O cobalto e o níquel estão entre os componentes mais caros e escassos para a produção de baterias de tração, então as montadoras estão tentando encontrar uma alternativa à química existente da bateria de lítio. Ao mesmo tempo, já no ano passado, a indústria automotiva se destacou em termos de consumo de cobalto, à frente do segmento de smartphones e laptops.

Fonte da imagem: Tesla

É relatado pelo Financial Times com referência às estatísticas do Cobalt Institute. No ano passado, segundo a fonte, a indústria automóvel consumiu 59 mil toneladas de cobalto, e na produção de telemóveis deste metal foram utilizadas apenas 26 mil toneladas, no caso de tablets e portáteis, o consumo foi limitado a 16 mil toneladas de cobalto por ano. De fato, os EVs representaram 34% da demanda de cobalto e aumentarão para 50% até 2026, de acordo com o Cobalt Institute.

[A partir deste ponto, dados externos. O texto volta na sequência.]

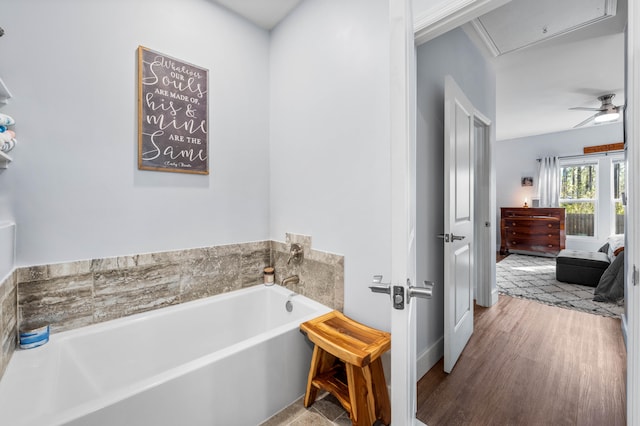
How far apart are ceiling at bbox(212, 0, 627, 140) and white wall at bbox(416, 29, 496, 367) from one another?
0.41 metres

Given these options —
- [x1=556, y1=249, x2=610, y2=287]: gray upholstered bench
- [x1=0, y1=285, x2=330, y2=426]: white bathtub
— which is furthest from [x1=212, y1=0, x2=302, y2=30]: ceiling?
[x1=556, y1=249, x2=610, y2=287]: gray upholstered bench

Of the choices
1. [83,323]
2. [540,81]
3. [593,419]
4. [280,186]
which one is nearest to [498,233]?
[540,81]

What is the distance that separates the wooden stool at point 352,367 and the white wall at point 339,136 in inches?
7.4

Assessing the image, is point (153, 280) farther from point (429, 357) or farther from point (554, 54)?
point (554, 54)

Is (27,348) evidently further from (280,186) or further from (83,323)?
(280,186)

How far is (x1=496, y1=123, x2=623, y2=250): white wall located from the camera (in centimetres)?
525

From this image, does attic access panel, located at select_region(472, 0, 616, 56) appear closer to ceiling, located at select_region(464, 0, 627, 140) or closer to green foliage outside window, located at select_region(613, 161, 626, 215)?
ceiling, located at select_region(464, 0, 627, 140)

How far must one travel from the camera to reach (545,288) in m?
3.60

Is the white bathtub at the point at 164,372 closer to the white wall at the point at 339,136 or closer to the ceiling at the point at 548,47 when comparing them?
the white wall at the point at 339,136

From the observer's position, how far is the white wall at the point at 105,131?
1436mm

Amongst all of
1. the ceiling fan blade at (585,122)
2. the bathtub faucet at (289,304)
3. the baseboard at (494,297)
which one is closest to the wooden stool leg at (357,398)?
the bathtub faucet at (289,304)

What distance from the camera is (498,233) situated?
653 cm

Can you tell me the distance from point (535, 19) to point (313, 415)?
318cm

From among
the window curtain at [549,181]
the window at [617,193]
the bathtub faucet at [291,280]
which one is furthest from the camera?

No ano passado, todas as indústrias apresentaram demanda por cobalto no valor de 175 mil toneladas, enquanto os volumes de produção não ultrapassaram 160 mil toneladas. De acordo com os autores da previsão, de 2024 a 2026 inclusive, a demanda por cobalto crescerá mais de 12% ao ano em média, enquanto o crescimento da oferta ficará para trás com seus 8% ao ano. Somente em 2023 o mercado de cobalto se aproximará de um estado de equilíbrio. Até 2026, a indústria precisará de até 320 mil toneladas desse metal.

De acordo com algumas estimativas, já em 2023, os participantes do mercado produzirão metade de todas as baterias de tração para veículos elétricos usando fosfato de ferro, o que compensará parcialmente a escassez de cobalto. Seu valor dobrou no ano passado. A República Democrática do Congo continua sendo a líder na mineração de metais com três quartos do mercado, e o processo é controlado principalmente por empresas chinesas. No ano passado, 118 mil toneladas de cobalto foram extraídas aqui, a Austrália com suas 5,6 mil toneladas ficou em segundo lugar, muito atrás. O cobalto é um subproduto da mineração de níquel e cobre e, portanto, sua mineração está concentrada em poucas áreas geográficas.